Ever since my diagnosis, I have felt more at peace in my life than I have in a long time. I regret the delivery mechanism, but that’s reality for you; sometimes the lesson one has to learn comes with a price. While that is nevertheless true, I walk forward with a great deal of hope. My future has finally started to take a shape that makes sense for me, and I am very pleased with the direction it leads. I will be able to dedicate my time to advancing myself forward in the world and finally earning my degree. I will lift myself up out of this life I have and go where I have always wanted to go; unencumbered, self-invested and free to be who I am. I feel like I have been blind for so long, and suddenly…
I know what I’m going to do, and next week is all about putting the ball in motion. I’ve got 4 transcripts to collect and then I get to go school shopping. I intend to apply for scholarships and grants to try and fund my education, while I continue to work full time. Can I really do both of these things? Yes, I think so… especially now that my internal priorities have dramatically changed.

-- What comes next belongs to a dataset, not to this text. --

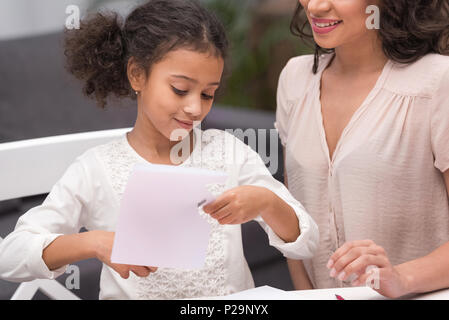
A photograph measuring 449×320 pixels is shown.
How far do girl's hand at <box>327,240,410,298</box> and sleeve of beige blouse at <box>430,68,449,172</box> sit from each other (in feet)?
0.99

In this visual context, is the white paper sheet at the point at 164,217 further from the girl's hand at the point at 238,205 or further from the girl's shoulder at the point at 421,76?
the girl's shoulder at the point at 421,76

It pains me to say it, but being infected was exactly what I needed to jolt me out of my complacency and make me see the whole picture of my unfolding life.

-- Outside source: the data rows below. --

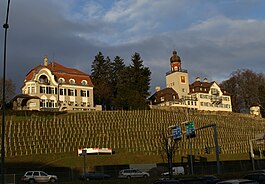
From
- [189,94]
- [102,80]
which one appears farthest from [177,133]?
[189,94]

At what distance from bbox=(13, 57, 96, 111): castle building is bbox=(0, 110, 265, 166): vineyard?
47.1 feet

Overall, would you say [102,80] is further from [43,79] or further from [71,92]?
[43,79]

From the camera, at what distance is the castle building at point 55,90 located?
87.9m

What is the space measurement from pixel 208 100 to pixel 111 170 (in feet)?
271

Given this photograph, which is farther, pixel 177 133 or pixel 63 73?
pixel 63 73

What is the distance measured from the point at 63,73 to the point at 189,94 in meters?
50.0

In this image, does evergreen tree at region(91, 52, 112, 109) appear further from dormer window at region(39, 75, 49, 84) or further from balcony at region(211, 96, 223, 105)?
balcony at region(211, 96, 223, 105)

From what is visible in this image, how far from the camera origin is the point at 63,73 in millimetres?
97438

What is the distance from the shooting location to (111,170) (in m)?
52.6

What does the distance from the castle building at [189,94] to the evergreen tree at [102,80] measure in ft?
73.3

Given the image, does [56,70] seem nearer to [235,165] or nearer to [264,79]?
[235,165]

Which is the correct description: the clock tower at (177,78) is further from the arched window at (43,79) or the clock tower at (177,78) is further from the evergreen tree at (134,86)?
the arched window at (43,79)

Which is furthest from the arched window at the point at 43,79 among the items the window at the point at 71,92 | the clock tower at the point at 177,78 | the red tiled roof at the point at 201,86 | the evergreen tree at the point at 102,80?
the red tiled roof at the point at 201,86

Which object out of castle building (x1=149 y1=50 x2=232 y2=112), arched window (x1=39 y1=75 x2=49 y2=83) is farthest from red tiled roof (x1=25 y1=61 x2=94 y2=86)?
castle building (x1=149 y1=50 x2=232 y2=112)
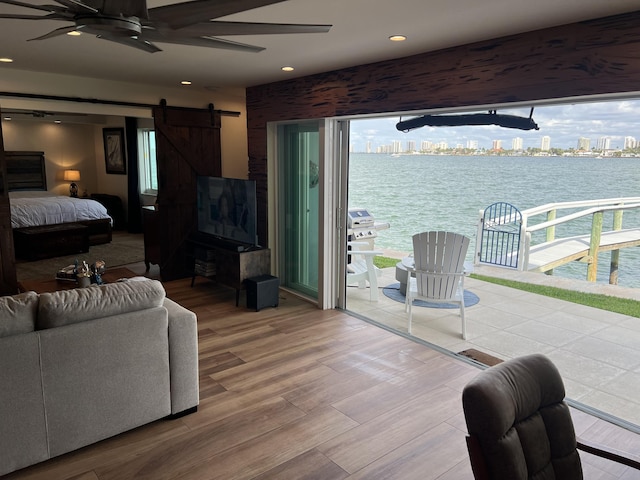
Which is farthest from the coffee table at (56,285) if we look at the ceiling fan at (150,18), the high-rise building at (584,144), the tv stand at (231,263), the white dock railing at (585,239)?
the high-rise building at (584,144)

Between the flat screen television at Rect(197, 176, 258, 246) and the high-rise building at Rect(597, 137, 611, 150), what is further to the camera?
the high-rise building at Rect(597, 137, 611, 150)

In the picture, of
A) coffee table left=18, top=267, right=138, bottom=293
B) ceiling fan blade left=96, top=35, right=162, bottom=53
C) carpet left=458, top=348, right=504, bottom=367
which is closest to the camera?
ceiling fan blade left=96, top=35, right=162, bottom=53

The best part about this situation is how right it feels. Subsequently, it doesn’t seem manic or out of control at all, instead, more like the sun has just burned through a thick fog. Or that feeling right in the middle of my first cup of coffee in the morning, when the cobwebs blow away. What is to become of me? I think many good things, and even more opportunities for them that I am making for myself. I do have hopes and dreams and they will be realized damnit!
I don’t recommend getting an STD as a way to jolt oneself out of a depressed cycle, regardless of the effect it had on me. When calamity strikes, it can take myriad forms; this just happened to be the one selected for me. Yours may be different: a death in the family, a lost pet, car accident, breakup… pain and shock can be boons as well as burdens. Those moments force us to harshly reconsider our current course of action, especially when the calamity is self-invoked (like mine).
So my point is, maybe when something truly life changing and terrible happens to you, there is a good reason it did. The real question is, can one find meaning despite great pain or sadness?